The use of PD-1/PD-L1 checkpoint blockade therapy requires the understanding of the tumor microenvironment to identify patients who would potentially benefit from such therapy. To the best of our knowledge, this is the first study to characterize PD-L1 expression in female breast cancer patients in Jordan, which can be a model for the Arabian Middle East countries, since these countries share specific demographic characteristics. In this observational study, PD-L1 positivity correlated with unfavorable pathologic features and inferior prognosis in this sample of Jordanian breast cancer patients.
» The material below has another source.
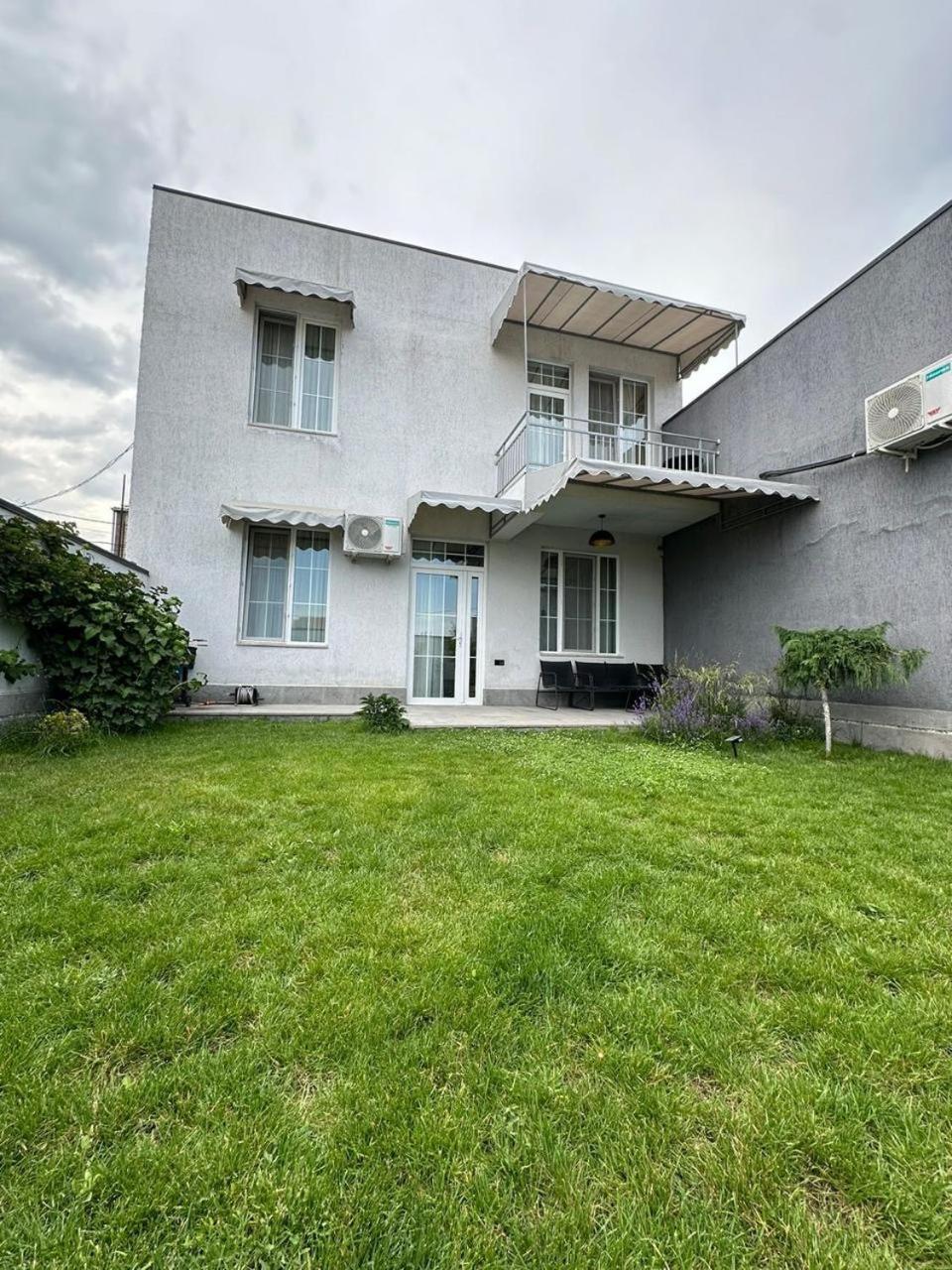 Aparthotel Grey House Zovuni Zewnętrze zdjęcie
Nevertheless, the expression of tumoral PD-L1 expression was not different among the molecular subtypes, in part, because of the under presentation of the HER2-enriched and basal-like tumors in this cohort. Collectively, our findings call for future studies on a larger number of breast cancer patients to better assess the value of immunotherapeutic agents in treatment regimens for Jordanian breast cancer patients and to evaluate the impact of PD-1/PD-L1 inhibitors on treatment outcomes in eligible patients.

Data Sharing Statement

The data in this study are available from the corresponding author on reasonable request.

Ethics Approval

The Institutional Review Board (IRB) committee of the Jordan University of Science and Technology (JUST) and KAUH approved the study (Research number 14/126/2019). The study was conducted in concordance with the ethical principles of the Declaration of Helsinki. A consent form was not required by the IRB committee because of the retrospective and observational nature of the study that involved the use of archival tumor tissues. Data confidentiality was strictly maintained throughout the entire study, data were anonymized, and no patient identifiers were applied.

Funding

This work was supported by a grant from the Deanship of Research at the Jordan University of Science and Technology (JUST) (Research Grant No: 20190529).

Disclosure

The authors declare that they have no conflicts of interest.